I lay back and contemplated. It was true, of course, that if everything went according to plan, life would be pretty boring. Inside my sleeping bag life was warm and cozy and dry — pretty good, really. I was glad that we’d suffered the sleeping bag-less masochism of the Torture Tube and kept our sleeping bags dry.
We were somewhere near the top of the buttress now, but it was difficult to say how close. Above us was that very special sort of uncertain ground: very steep and very white. It was Pat’s turn to lead the first pitch of the day whilst I belayed uncomfortably in the tunnel, which had become even colder and windier without the blocking and protective qualities of the tent. I concluded from Pat’s progress that the first pitch was (very) hard ice where, judging by his comments, more than three ice screws would have been distinctly useful. By the time I was engrossed in the second pitch the daily dose of bad weather was again closing in fast.
“Watch out,” Pat had said. “Belay’s not very good.”
These words kept repeating uncomfortably in my head as I struggled away in my own little white wind-swept world. Somewhere above me was the top of the buttress. I should be able to do it in one pitch if only I control myself on the
ice screw placements.
Somehow, precarious ice climbing seems so much more difficult when you have to keep looking down. But judging how far I had come and weighing the distance up against the fear factor was the only way to limit my protection to the means available. It felt a long pitch; soon I couldn’t see Pat any longer and concentrated on my last screw and the ground ahead. The end came all rather suddenly. There was hardly any easing of the angle, just a sudden realization that I was about to swing my axe into thin air over a narrow snow crest.
The other side of the crest was easy-angled. It felt strange after five and a half days of steep, technical ground. Walking has never been my strong point, but here I felt even less attuned than usual to the joys of stumbling over bottomless powder. Pat seemed not to be so badly afflicted by loss of balance and general lethargy. Strong chaps, these guides — far too much energy.
A solitary glimpse of the summit was all we were to get that night before staggering off along the not-very-obvious ridge leading in its general direction. Somewhere in the limitless white, an area that looked to be flat enough to pitch the tent materialized, and we collapsed in a horizontal position, lost in our cozy sleeping bags and lulled asleep by the purring stove.
It was a memorably pleasant experience to wake up and find we were much closer to the summit than expected. Perhaps half an hour above us was the top of Tawoche. Being terribly English, we shook hands formally on the top. I think we were even emotional enough to manage a (very) small French-style hug.
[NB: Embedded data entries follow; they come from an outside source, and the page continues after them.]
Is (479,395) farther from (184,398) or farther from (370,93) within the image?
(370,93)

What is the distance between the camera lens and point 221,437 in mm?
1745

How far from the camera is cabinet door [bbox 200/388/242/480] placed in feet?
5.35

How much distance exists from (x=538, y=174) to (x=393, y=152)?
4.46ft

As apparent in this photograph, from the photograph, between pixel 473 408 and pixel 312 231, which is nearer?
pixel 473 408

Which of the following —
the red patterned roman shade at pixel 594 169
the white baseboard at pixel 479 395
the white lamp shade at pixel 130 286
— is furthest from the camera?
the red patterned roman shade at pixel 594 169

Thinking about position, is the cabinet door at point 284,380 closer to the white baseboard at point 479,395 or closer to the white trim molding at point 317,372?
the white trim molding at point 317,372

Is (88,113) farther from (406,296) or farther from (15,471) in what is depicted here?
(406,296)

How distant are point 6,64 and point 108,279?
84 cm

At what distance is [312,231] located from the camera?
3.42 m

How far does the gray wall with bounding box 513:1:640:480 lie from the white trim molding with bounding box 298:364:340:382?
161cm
“Look at all these things to do.” Pat was bouncing around enthusiastically. Meanwhile I contemplated whether I could summon the energy to rotate my body sufficiently to manage a summit panorama from a sitting position. I could… And now back in Britain I too am able to enthuse about the numerous unclimbed possibilities the world has to offer. I have to agree with Pat’s on-the- spot assessment.
“There’s still a lot to be done.”
And he is even older than me. There’s hope for a few more years yet.
Summary of Statistics:
AREA: Nepalese Himalaya.
NEW ROUTE: The Fowler-Littlejohn Route (ED (Sup), 43 pitches) on the northeast buttress of Tawoche (6542 meters), April 22-28, 1995 (Mick Fowler and Pat Littlejohn).
PERSONNEL: Mick Fowler (leader), Pat Littlejohn, Chris Watts, Mike Morrison.